In a world dominated by cookie-cutter sport utilities and crossovers, automotive designers strive to create an emotional connection between vehicles and prospective owners.
The challenge is complicated by two seemingly conflicting trends: The evolution of cars into digitally driven appliances and people’s yearning for things that at least appear crafted by human hands, which has driven the artisanal movement.
Food, clothing and furniture have all been influenced by the desire, especially among the young, for things that don’t seem mass produced, said Jason Hill, an instructor in transportation design at the prestigious Art Center College of Design in Pasadena, Calif.
“I want something that has a crafted and hand-finished feel because I know it’s genuine,” said Hill, whose design portfolio includes work on Mercedes’ Micro Compact Car that led to the Smart car and Porsche’s Carrera GT supercar. “That authenticity is important.”
Ironically, people started flocking to SUVs in the 1990s because they stood out in a world of low-slung aero-shaped sedans. Risk-averse auto makers today are reluctant to get too radical with market-critical SUVs.
“So that’s I think the reason that you have a homogeneous look,” Hill said. “No one wants to be too risky; they just want to deliver the metrics. It’s such an important vehicle, we don’t want to scare anybody off.”
It’s not hard for coupes and sports cars to pack an emotional punch – much more challenging when it comes to a two-box SUV.
If your marque has the pedigree, you can trade on its heritage to push emotional buttons. Alfa Romeo’s new Stelvio SUV takes that approach.
The design priority for the century-old auto maker was to make its identity as an Alfa clear, Scott Krugger, head of Alfa Romeo Design, said via e-mail from Italy.
“With this philosophy, we designed with a strong sense of sculpture and athleticism, allowing the vehicle type to become secondary,” he said. “Alfa Romeo’s history proves that there are several styling characteristics and form languages, but the overarching quality is the undeniable sense of art and passion.”

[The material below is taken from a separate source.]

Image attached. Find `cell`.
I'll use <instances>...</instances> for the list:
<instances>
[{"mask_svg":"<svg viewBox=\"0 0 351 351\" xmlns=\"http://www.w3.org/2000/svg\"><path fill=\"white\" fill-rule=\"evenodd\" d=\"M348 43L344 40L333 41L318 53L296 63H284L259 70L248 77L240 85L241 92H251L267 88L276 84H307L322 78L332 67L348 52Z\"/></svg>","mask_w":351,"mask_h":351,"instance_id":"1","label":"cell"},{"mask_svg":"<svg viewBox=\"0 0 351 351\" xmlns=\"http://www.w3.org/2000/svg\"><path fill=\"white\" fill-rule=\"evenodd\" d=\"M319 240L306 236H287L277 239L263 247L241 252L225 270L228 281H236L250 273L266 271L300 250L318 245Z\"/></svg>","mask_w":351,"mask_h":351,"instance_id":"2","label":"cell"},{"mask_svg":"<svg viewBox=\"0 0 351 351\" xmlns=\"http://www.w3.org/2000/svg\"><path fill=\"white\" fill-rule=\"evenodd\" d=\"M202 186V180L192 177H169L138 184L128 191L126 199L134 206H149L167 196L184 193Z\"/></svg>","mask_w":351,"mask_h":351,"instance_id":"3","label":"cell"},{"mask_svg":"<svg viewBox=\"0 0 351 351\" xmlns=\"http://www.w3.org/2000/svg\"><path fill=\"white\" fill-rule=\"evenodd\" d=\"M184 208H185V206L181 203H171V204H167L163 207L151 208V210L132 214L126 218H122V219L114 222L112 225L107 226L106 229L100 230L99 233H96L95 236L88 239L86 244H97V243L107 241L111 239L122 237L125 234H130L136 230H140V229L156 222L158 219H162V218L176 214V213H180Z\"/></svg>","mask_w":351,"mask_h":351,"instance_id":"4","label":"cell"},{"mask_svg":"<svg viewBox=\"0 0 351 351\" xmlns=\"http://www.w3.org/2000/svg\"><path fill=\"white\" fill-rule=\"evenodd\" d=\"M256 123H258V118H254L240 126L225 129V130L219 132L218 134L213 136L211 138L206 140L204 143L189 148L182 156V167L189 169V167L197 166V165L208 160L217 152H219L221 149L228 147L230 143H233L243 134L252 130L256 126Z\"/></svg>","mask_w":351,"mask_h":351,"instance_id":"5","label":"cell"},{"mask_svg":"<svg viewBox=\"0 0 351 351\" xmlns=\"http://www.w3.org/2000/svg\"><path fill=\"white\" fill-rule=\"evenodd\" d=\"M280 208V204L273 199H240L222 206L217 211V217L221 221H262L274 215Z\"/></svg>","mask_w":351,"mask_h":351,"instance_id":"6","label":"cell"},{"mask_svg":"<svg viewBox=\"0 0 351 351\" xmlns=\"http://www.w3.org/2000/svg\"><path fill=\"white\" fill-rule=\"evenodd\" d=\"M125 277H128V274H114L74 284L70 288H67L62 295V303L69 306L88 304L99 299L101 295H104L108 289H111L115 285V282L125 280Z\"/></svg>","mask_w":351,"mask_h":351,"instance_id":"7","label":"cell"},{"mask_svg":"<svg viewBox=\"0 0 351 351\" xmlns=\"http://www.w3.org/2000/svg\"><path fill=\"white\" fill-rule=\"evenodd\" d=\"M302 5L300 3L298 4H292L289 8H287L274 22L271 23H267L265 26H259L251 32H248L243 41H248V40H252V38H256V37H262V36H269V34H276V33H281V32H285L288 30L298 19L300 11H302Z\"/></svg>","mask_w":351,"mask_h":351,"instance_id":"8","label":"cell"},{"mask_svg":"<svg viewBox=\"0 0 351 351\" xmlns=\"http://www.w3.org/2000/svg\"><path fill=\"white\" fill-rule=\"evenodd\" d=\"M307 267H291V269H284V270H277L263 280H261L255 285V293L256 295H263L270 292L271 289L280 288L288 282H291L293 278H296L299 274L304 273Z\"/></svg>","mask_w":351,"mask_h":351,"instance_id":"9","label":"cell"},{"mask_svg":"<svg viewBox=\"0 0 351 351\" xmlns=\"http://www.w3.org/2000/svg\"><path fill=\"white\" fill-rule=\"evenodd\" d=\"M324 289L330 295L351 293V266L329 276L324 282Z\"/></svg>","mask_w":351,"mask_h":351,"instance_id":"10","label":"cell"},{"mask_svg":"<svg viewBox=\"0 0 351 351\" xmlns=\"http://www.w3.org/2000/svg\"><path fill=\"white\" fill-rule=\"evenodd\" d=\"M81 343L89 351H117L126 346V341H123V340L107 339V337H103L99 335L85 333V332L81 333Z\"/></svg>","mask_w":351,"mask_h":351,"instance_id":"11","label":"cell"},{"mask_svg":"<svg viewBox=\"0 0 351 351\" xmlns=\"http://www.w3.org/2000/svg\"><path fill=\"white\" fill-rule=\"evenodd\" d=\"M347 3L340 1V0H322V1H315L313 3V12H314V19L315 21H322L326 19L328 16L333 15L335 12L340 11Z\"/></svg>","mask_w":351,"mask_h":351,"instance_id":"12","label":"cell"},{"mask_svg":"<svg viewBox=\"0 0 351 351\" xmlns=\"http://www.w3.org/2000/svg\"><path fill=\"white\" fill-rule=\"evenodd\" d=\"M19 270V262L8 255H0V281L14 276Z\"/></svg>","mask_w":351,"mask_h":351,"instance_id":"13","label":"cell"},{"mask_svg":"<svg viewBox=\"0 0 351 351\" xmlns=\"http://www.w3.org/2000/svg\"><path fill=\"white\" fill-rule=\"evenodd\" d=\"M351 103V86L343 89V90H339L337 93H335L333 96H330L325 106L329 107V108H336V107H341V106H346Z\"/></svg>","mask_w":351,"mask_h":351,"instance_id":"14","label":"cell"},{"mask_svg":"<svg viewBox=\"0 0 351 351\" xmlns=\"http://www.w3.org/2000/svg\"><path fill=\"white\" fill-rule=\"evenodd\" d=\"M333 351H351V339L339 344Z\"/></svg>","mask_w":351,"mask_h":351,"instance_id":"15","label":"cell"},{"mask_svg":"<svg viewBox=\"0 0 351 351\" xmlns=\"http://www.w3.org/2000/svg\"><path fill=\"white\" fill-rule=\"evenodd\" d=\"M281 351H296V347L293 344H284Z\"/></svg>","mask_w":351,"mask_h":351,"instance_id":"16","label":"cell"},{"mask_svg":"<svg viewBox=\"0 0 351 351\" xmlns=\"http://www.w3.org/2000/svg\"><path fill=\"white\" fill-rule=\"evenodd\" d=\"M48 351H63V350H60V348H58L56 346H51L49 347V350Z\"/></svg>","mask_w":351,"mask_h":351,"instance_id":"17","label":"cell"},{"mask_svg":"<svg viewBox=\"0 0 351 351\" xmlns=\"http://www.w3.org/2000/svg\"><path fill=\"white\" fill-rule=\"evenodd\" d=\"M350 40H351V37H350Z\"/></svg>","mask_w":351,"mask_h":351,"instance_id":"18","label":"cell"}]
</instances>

For Hill, the jury’s out on whether that goal was accomplished. The company’s latest products, including the Stelvio “don’t scream Alfa,” he said. Its identity only becomes clear when you spot its distinctive chevron-shaped grille.

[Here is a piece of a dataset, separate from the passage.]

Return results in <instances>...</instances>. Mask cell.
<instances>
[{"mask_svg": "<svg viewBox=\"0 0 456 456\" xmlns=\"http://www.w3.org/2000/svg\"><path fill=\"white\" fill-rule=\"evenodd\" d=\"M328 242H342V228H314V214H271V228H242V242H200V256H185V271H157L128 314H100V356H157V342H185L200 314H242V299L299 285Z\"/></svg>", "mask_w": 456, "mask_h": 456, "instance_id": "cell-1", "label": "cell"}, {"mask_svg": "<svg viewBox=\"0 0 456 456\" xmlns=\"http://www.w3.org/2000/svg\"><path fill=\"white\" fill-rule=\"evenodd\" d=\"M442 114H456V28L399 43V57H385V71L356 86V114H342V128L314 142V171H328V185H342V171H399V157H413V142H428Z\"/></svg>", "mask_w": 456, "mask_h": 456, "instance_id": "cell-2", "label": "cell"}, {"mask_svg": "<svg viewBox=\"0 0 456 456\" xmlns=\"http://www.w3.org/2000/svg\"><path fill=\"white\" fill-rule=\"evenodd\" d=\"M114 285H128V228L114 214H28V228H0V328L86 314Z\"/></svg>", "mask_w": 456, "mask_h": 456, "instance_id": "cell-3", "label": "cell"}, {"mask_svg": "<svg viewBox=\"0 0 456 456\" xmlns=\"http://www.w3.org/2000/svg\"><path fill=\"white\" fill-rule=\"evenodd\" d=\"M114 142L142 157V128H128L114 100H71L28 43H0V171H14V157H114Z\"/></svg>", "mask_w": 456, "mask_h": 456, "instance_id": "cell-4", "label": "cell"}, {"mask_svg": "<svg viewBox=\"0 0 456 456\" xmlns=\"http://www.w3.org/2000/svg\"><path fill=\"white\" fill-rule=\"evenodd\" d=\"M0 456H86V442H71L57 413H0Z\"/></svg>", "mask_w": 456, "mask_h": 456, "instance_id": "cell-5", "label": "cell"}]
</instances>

Jaguar milked its heritage through the 1980s and 90s, surfing a retro trend that helped sustain its shaky market position. New deep-pocketed ownership has re-energized the venerable marque, which Hill said is reflected in its design.
Hill said the 2016 F-Pace crossover SUV is an example of how Jaguar has weaned itself off reliance on exterior heritage styling cues while retaining the emotional resonance that endears people to the brand.

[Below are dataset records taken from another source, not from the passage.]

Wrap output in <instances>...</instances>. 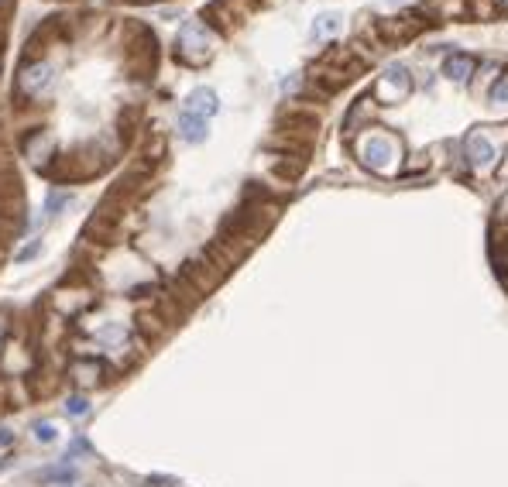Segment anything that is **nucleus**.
<instances>
[{
  "instance_id": "nucleus-16",
  "label": "nucleus",
  "mask_w": 508,
  "mask_h": 487,
  "mask_svg": "<svg viewBox=\"0 0 508 487\" xmlns=\"http://www.w3.org/2000/svg\"><path fill=\"white\" fill-rule=\"evenodd\" d=\"M62 206H69V192H49V199H45V209H49V216H55Z\"/></svg>"
},
{
  "instance_id": "nucleus-15",
  "label": "nucleus",
  "mask_w": 508,
  "mask_h": 487,
  "mask_svg": "<svg viewBox=\"0 0 508 487\" xmlns=\"http://www.w3.org/2000/svg\"><path fill=\"white\" fill-rule=\"evenodd\" d=\"M316 21H320V25H313V35H330V31L340 27V18H337V14H323Z\"/></svg>"
},
{
  "instance_id": "nucleus-4",
  "label": "nucleus",
  "mask_w": 508,
  "mask_h": 487,
  "mask_svg": "<svg viewBox=\"0 0 508 487\" xmlns=\"http://www.w3.org/2000/svg\"><path fill=\"white\" fill-rule=\"evenodd\" d=\"M409 90H412V79H409V69H405V66H388L385 76L378 79V86H375L381 103H399L402 97H409Z\"/></svg>"
},
{
  "instance_id": "nucleus-20",
  "label": "nucleus",
  "mask_w": 508,
  "mask_h": 487,
  "mask_svg": "<svg viewBox=\"0 0 508 487\" xmlns=\"http://www.w3.org/2000/svg\"><path fill=\"white\" fill-rule=\"evenodd\" d=\"M38 251H42V244H31V247H25V251L18 254V261H27V257H35Z\"/></svg>"
},
{
  "instance_id": "nucleus-18",
  "label": "nucleus",
  "mask_w": 508,
  "mask_h": 487,
  "mask_svg": "<svg viewBox=\"0 0 508 487\" xmlns=\"http://www.w3.org/2000/svg\"><path fill=\"white\" fill-rule=\"evenodd\" d=\"M35 436L42 439V443H52V439H55V426H52V422H38V426H35Z\"/></svg>"
},
{
  "instance_id": "nucleus-19",
  "label": "nucleus",
  "mask_w": 508,
  "mask_h": 487,
  "mask_svg": "<svg viewBox=\"0 0 508 487\" xmlns=\"http://www.w3.org/2000/svg\"><path fill=\"white\" fill-rule=\"evenodd\" d=\"M66 412H69V415H86V412H89V405H86V398H69Z\"/></svg>"
},
{
  "instance_id": "nucleus-9",
  "label": "nucleus",
  "mask_w": 508,
  "mask_h": 487,
  "mask_svg": "<svg viewBox=\"0 0 508 487\" xmlns=\"http://www.w3.org/2000/svg\"><path fill=\"white\" fill-rule=\"evenodd\" d=\"M474 66H478V62H474L471 55H460V51H457V55H450V58L443 62V76L454 79V82H467V79L474 76Z\"/></svg>"
},
{
  "instance_id": "nucleus-8",
  "label": "nucleus",
  "mask_w": 508,
  "mask_h": 487,
  "mask_svg": "<svg viewBox=\"0 0 508 487\" xmlns=\"http://www.w3.org/2000/svg\"><path fill=\"white\" fill-rule=\"evenodd\" d=\"M467 158H471L474 168H491V161H495V144H491L484 134H471V137H467Z\"/></svg>"
},
{
  "instance_id": "nucleus-10",
  "label": "nucleus",
  "mask_w": 508,
  "mask_h": 487,
  "mask_svg": "<svg viewBox=\"0 0 508 487\" xmlns=\"http://www.w3.org/2000/svg\"><path fill=\"white\" fill-rule=\"evenodd\" d=\"M206 128H210V121H203V117H192V113H179V134L186 137L189 144H199L203 137H206Z\"/></svg>"
},
{
  "instance_id": "nucleus-1",
  "label": "nucleus",
  "mask_w": 508,
  "mask_h": 487,
  "mask_svg": "<svg viewBox=\"0 0 508 487\" xmlns=\"http://www.w3.org/2000/svg\"><path fill=\"white\" fill-rule=\"evenodd\" d=\"M110 158H104V152L97 144H86V148H76L69 154H55L52 165H42V172L55 182H80V179H93L107 168Z\"/></svg>"
},
{
  "instance_id": "nucleus-11",
  "label": "nucleus",
  "mask_w": 508,
  "mask_h": 487,
  "mask_svg": "<svg viewBox=\"0 0 508 487\" xmlns=\"http://www.w3.org/2000/svg\"><path fill=\"white\" fill-rule=\"evenodd\" d=\"M27 388H31L35 398H45V395H52L55 388H58V378L49 374V371H42V367H35V371L27 374Z\"/></svg>"
},
{
  "instance_id": "nucleus-7",
  "label": "nucleus",
  "mask_w": 508,
  "mask_h": 487,
  "mask_svg": "<svg viewBox=\"0 0 508 487\" xmlns=\"http://www.w3.org/2000/svg\"><path fill=\"white\" fill-rule=\"evenodd\" d=\"M186 113H192V117H203V121H210L216 110H220V103H216V93L213 90H206V86H199V90H192L189 93L186 106H182Z\"/></svg>"
},
{
  "instance_id": "nucleus-6",
  "label": "nucleus",
  "mask_w": 508,
  "mask_h": 487,
  "mask_svg": "<svg viewBox=\"0 0 508 487\" xmlns=\"http://www.w3.org/2000/svg\"><path fill=\"white\" fill-rule=\"evenodd\" d=\"M49 79H52V66H49V62H31V66H25V69H21L18 90L31 97V93H38L42 86H49Z\"/></svg>"
},
{
  "instance_id": "nucleus-12",
  "label": "nucleus",
  "mask_w": 508,
  "mask_h": 487,
  "mask_svg": "<svg viewBox=\"0 0 508 487\" xmlns=\"http://www.w3.org/2000/svg\"><path fill=\"white\" fill-rule=\"evenodd\" d=\"M104 374H107V371H104V364H100L97 357H86V360H80V364L73 367V378H76L80 385H97Z\"/></svg>"
},
{
  "instance_id": "nucleus-5",
  "label": "nucleus",
  "mask_w": 508,
  "mask_h": 487,
  "mask_svg": "<svg viewBox=\"0 0 508 487\" xmlns=\"http://www.w3.org/2000/svg\"><path fill=\"white\" fill-rule=\"evenodd\" d=\"M361 158H364V165H371L378 172H385L388 168V161L395 158V148H392V141L388 137H364L361 141Z\"/></svg>"
},
{
  "instance_id": "nucleus-14",
  "label": "nucleus",
  "mask_w": 508,
  "mask_h": 487,
  "mask_svg": "<svg viewBox=\"0 0 508 487\" xmlns=\"http://www.w3.org/2000/svg\"><path fill=\"white\" fill-rule=\"evenodd\" d=\"M141 117V110L137 106H128V110H120V121H117V130H120V137L124 141H131V134H134V121Z\"/></svg>"
},
{
  "instance_id": "nucleus-13",
  "label": "nucleus",
  "mask_w": 508,
  "mask_h": 487,
  "mask_svg": "<svg viewBox=\"0 0 508 487\" xmlns=\"http://www.w3.org/2000/svg\"><path fill=\"white\" fill-rule=\"evenodd\" d=\"M165 323H168V319H165L161 312H144V316H137V330L148 336V340H159V336L168 330Z\"/></svg>"
},
{
  "instance_id": "nucleus-2",
  "label": "nucleus",
  "mask_w": 508,
  "mask_h": 487,
  "mask_svg": "<svg viewBox=\"0 0 508 487\" xmlns=\"http://www.w3.org/2000/svg\"><path fill=\"white\" fill-rule=\"evenodd\" d=\"M0 227L7 230L25 227V185L11 165L0 168Z\"/></svg>"
},
{
  "instance_id": "nucleus-3",
  "label": "nucleus",
  "mask_w": 508,
  "mask_h": 487,
  "mask_svg": "<svg viewBox=\"0 0 508 487\" xmlns=\"http://www.w3.org/2000/svg\"><path fill=\"white\" fill-rule=\"evenodd\" d=\"M210 55H213V49H210L206 25H199V21H186L182 31H179V58L189 62V66H203Z\"/></svg>"
},
{
  "instance_id": "nucleus-17",
  "label": "nucleus",
  "mask_w": 508,
  "mask_h": 487,
  "mask_svg": "<svg viewBox=\"0 0 508 487\" xmlns=\"http://www.w3.org/2000/svg\"><path fill=\"white\" fill-rule=\"evenodd\" d=\"M491 103H495V106H505L508 103V76H502L498 82H495V90H491Z\"/></svg>"
}]
</instances>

“Jaguar successfully brought the inside experience forward while radically changing the outside experience,” he said. “It’s a big departure and they got a little bit of backlash from some, but you’ve got to move with the market.”
Heritage can become a trap that handcuffs designers to the past, Hill said.
“You’ve got to manage the evolution,” he said. “Otherwise it’s a dead-end street. You’ve gone backward – ‘Look at this! Remember?’ – and it’s hard to go forward again.”
With no deeply entrenched heritage look, Mazda has taken a different approach, emphasizing the crafted quality of its styling via its KODO (Soul in Motion) design language to establish an emotional connection.
The company utilizes modern digital-design tools but tries to involve traditional modellers early on, North American design director Julian Montousse said in an interview at the Los Angeles Auto Show.
“We’re building a form that describes best the emotion,” he said. “After that, once we start designing the car in place, we go into the CAD (computer-aided design). We want the emotional definition to be by hand.”
Mazda design chief Shinichi Isayama, who led the CX-5 SUV design team, prefers classic cars from 40 years ago to today’s more prosaic designs.
“I want people to look at our cars and think, ‘Mazda is a company that makes such beautiful cars,’” he said. “That’s what I want to hear.”
With the CX-5, exterior flair is carried over with strong attention to detail inside the cabin in hopes those who bought one based on its curb appeal don’t fall out of love after the honeymoon.
“That’s where the craftsmen come in with their work,” Isayama said.
It’s a shrewd approach, Hill said. A vehicle’s exterior should be pleasing and attractive, but it’s how things are organized and finished inside that helps people to connect more deeply with it.